Based on the foregoing structural description of the system, an alternative embodiment is that, when the anti-connector further includes a clock controller, the operation mode switching speed of the register is controlled based on the clock controller. In addition, in an alternative embodiment, the gate signal is sequentially processed by the electro-optical conversion element and the photoelectric conversion element, and then the gate result is output through the corresponding positive output terminal.

The foregoing has described in detail a positive connector, a negative connector, a data transmission system and a method according to embodiments of the present invention, and specific examples have been applied to illustrate the principles and embodiments of the present invention, and the description of the foregoing embodiments is only for aiding in understanding the method and core idea of the present invention; meanwhile, as those skilled in the art will have variations in the specific embodiments and application scope in accordance with the ideas of the present invention, the present description should not be construed as limiting the present invention in view of the above.

Claims

1. A positive connector, characterized in that the positive connector has a positive input port and a positive output port,

n is a positive integer greater than or equal to 2.

2. The positive connector of claim 1, wherein the gate result outputs of the N-1 gates are respectively connected to N-1 positive output terminals, comprising:

3. The positive connector of claim 2, wherein the gate result outputs of the N-1 gates are respectively connected to N-1 positive output terminals, comprising:

the first connector and the second connector are connected to each other.

4. A counter connector, wherein the counter connector has a counter input port and a counter output port;

one of the N-1 reverse input terminals is a repeated terminal;

n is a positive integer greater than or equal to 2.

5. The anti-connector of claim 4, wherein said decoder comprises N-1 tunable logic, said second input and said second output being disposed on said tunable logic;

the register is also connected to each of the comparison inputs.

6. The anti-connector of claim 4, wherein the anti-connector further comprises a clock controller;

the clock controller is connected with the register.

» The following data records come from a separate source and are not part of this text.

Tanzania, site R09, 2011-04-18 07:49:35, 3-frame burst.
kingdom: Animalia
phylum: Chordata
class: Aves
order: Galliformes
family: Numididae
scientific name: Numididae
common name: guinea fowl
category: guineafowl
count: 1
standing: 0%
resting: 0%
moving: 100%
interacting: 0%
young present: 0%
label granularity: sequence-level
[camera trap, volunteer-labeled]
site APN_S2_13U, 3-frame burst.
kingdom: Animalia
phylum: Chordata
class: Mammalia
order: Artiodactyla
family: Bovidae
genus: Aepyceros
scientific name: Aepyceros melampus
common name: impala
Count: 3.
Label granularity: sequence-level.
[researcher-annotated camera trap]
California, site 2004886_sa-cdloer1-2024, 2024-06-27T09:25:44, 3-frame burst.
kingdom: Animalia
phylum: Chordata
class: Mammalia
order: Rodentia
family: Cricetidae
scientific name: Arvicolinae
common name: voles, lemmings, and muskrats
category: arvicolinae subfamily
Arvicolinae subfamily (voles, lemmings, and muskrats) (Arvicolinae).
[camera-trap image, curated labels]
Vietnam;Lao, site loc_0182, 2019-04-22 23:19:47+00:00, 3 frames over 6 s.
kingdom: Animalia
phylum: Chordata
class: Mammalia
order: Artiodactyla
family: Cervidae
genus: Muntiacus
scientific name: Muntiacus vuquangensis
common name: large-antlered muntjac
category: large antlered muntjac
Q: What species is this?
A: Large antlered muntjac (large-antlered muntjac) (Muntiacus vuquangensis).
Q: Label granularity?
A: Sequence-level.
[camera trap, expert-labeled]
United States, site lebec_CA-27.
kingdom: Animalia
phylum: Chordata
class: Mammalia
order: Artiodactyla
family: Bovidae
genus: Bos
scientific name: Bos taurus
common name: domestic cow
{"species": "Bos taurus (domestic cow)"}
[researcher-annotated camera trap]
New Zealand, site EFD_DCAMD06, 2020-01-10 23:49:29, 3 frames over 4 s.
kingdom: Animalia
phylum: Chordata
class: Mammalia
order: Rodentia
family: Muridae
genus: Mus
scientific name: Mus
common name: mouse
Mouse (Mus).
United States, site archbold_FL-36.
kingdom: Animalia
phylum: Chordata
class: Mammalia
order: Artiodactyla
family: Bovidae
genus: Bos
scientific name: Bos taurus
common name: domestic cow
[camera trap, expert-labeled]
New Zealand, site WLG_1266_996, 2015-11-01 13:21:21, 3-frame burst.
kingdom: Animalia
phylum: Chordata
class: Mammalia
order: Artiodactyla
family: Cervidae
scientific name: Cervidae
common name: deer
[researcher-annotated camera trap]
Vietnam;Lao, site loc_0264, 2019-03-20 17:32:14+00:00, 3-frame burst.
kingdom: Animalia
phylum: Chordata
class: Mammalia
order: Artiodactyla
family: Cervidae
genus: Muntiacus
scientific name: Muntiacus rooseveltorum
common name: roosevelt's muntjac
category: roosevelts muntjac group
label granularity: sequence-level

7. A data transmission system comprising a positive connector according to any one of claims 1 to 3 and a negative connector according to any one of claims 4 to 6;

the N-1 positive output terminals are respectively connected with the N-1 negative input terminals, wherein a positive multiplexing terminal in the N-1 positive output terminals is connected with a repeated terminal in the N-1 negative input terminals.

8. A data transmission method, implemented based on the data transmission system of claim 7, comprising:

the reference data is output through a positive multiplexing terminal;

9. The data transmission method of claim 8, wherein when the inverse connector further comprises a clock controller, an operation mode switching speed of the register is controlled based on the clock controller.

10. The data transmission method according to claim 8, wherein the gate signal is sequentially processed through the electro-optical conversion element and the photoelectric conversion element, and then the gate result is outputted through the corresponding positive output terminal.